Wilder rarely talked about his feelings, even when I tried to get him to tell me how he was doing, he’d swear he was doing great. As if he didn’t want to burden anyone with the knowledge that maybe he wasn’t. Or perhaps admit them to himself. Either way, keeping it in was causing more damage.

My throat tightens as I stare at him, keeping as much pressure on his thigh as possible. I love him more than anything. Even when he’s a real pain in my fucking ass, I’ve worried more about his well-being than my own. I don’t want him to feel sad and would prefer he’d talk to me when he did, but knowing he never does is why I go everywhere with him. It’s the reason I don’t make a fuss out of him acting up or doing dumb shit because then at least for a moment he’s laughing and happy. Whether or not it’s an act, I can’t always tell.

He’s good at putting on a facade.

“They’re here,” Dad tells me when I zone out. I haven’t stopped staring at Wilder.

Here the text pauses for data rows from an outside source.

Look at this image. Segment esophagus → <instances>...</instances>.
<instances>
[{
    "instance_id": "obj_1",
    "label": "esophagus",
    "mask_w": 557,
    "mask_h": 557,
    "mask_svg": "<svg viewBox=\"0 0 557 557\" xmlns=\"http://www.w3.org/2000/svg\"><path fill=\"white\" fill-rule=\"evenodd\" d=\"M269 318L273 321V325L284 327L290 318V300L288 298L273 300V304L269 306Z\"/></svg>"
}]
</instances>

As soon as the EMTs walk in, I quickly explain what happened when I found him and then move out of their way. They do a quick clean and wrap job before getting him on the stretcher and taking him out to the ambulance.

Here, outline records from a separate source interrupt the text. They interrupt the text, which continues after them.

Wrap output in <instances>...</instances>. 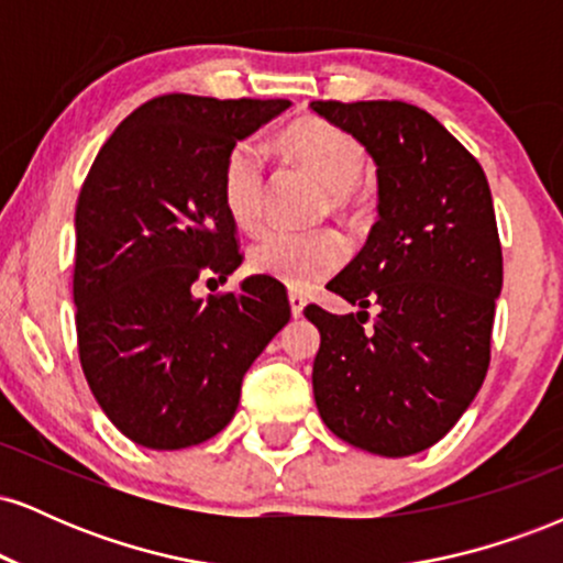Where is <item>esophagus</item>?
I'll return each instance as SVG.
<instances>
[{
  "label": "esophagus",
  "instance_id": "esophagus-1",
  "mask_svg": "<svg viewBox=\"0 0 563 563\" xmlns=\"http://www.w3.org/2000/svg\"><path fill=\"white\" fill-rule=\"evenodd\" d=\"M288 303H290V312H294V318H301L303 307H307L303 294H299V290H288Z\"/></svg>",
  "mask_w": 563,
  "mask_h": 563
}]
</instances>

“Waylon…” My dad’s booming voice shakes me out of my trance.

His hand’s on my shoulder, squeezing me. “Your hands and legs are covered in blood. Wash up, and then I’ll drive us to the hospital. Your mother’s ridin’ in the back with him.”

All I can do is nod.

After rinsing my hands in the sink, I step into the shower, grab the shower head, and then spray my bare legs until they’re clean. My mind’s blank and my heart races nonstop as I go through the motions of getting dressed and meeting the rest of my siblings downstairs. It stays empty as Dad drives us into town.

It’s not until hours later that a nurse approaches us in the waiting room and says he’s awake and asking for me. The doctor gives us a quick rundown of what they did and what to expect.

Wilder’s hooked up to an IV and blood pressure cuff. His thigh is bandaged and covered with a blanket, so I can’t see it, but the doctor said it took them a while to properly suture. He’s going to have one hell of a scar.

The psychiatrist on call has already met with Wilder and our parents. Now that Wilder’s an adult, he can speak on his own behalf. Since he claimed it wasn’t a suicide attempt and was under a lot of stress when he did it, the doctor chose not to admit him as an inpatient. But they’re setting him up with appointments to speak to a psychologist to determine the root of his depression.